◆ EXERCISE: According to the cloud computing and big data abstract, who typically performs the initial surgical management of open globe injuries?

◆ TEXT FOR ANALYSIS:
========================
Abstract Winner – Cloud Computing & Big Data

                                                       CLOUD COMPUTING & BIG DATA

Author: Tom Velez

Coauthor(s): Emilia Apostolova PhD, Helen White, MBA, Patty Morris, David Eliason, MD and Tom Velez, PhD

Status: Completed Work

Funding Acknowledgment: This work was prepared by contractors supporting DoD/VA VCE under award number GS00Q09BGD0031 and government employees as part of their official duties. Title 17, USC, x105 provides that ’Copyright protection under this title is not available for any work of the U.S. Government.‘ Title 17, USC, x101 defines a U.S. Government work as a work prepared by a military service member or employee of the U.S. Government as part of that person‘s official duties. The views expressed in this article are those of the authors and do not necessarily reflect the official policy or position of the Department of the Navy, Department of Defense, or the U.S. Government.


The aim of this study is to utilize the Defense and Veterans Eye Injury and Vision Registry (DVEIVR), a DoD initiative to provide researchers with de-identified ocular care encounter data abstracted from military medical systems used by war zone clinicians in Afghanistan and Iraq, and develop methods for comprehensive and reliable Open Globe Injury (OGI) cohort identification in these registry records.

OGIs are considered emergencies requiring immediate surgical care and are a major cause of blindness and/or enucleations. Given the possibility of such catastrophic outcomes, early OGI treatment delivered in theater, associated outcomes, and risk factors are an active field of research. Ophthalmic war zone research poses challenges since early management of wounds to the eye are typically complicated by concurrent life threatening brain/systemic injuries and/or loss of limb. Additionally OGI wounds (globe lacerations, ruptures) following exposure to blasts can be subtle and/or occult, requiring exploratory surgery or imaging for definitive diagnosis. The initial surgical management of OGI is typically performed by deployed ophthalmologists working in concert with other surgeons in mass casualty/emergent care centers such as fielded combat support hospitals (CSHs) with variable resources.
========================
◆ DATASET EXTRACT:
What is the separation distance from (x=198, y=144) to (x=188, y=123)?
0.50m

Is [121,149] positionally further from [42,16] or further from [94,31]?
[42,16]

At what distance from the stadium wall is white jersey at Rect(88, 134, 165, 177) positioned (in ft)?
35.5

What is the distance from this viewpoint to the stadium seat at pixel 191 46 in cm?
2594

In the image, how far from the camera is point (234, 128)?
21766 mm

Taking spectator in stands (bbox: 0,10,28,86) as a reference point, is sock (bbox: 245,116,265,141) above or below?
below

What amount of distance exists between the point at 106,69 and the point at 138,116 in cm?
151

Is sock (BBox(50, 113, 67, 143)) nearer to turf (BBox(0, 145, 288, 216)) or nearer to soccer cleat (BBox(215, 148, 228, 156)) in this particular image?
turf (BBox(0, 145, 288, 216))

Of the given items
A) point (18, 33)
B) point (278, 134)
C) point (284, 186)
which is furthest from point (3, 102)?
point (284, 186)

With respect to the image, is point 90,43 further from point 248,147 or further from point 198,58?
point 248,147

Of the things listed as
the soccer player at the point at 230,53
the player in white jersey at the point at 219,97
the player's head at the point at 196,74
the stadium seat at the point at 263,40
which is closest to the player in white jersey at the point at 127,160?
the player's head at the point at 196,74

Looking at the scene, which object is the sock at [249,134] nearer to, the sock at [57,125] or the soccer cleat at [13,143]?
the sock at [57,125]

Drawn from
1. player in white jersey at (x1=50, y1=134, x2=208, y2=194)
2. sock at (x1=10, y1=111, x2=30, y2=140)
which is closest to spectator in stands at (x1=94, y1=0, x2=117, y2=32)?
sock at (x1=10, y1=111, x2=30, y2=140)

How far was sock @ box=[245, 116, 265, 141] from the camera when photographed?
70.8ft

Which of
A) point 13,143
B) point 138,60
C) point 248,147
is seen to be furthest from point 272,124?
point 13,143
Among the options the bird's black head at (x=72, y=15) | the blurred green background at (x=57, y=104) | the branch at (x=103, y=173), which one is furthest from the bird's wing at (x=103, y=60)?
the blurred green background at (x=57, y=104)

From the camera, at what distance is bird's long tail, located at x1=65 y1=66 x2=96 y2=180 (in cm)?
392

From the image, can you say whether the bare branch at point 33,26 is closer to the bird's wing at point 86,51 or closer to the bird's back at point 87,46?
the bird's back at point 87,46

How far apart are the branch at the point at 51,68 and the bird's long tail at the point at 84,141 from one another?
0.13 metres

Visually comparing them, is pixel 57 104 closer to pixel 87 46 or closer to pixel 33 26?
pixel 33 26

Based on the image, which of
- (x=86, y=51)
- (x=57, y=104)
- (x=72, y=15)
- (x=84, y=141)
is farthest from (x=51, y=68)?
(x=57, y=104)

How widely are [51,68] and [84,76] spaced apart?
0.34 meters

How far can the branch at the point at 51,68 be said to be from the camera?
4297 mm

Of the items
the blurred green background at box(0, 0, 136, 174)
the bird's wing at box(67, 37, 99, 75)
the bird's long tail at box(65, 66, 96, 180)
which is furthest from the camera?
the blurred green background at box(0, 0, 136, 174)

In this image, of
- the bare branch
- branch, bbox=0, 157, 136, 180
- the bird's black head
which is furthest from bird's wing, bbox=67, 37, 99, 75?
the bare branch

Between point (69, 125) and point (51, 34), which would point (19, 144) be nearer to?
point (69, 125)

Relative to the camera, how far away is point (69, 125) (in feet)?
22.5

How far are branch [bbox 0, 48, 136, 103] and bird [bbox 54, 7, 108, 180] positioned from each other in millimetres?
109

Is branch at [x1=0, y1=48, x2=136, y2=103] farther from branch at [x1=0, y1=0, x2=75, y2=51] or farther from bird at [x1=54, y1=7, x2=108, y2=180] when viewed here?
========================
◆ WRITTEN SOLUTION: Deployed ophthalmologists working in concert with other surgeons in mass casualty/emergent care centers such as fielded combat support hospitals.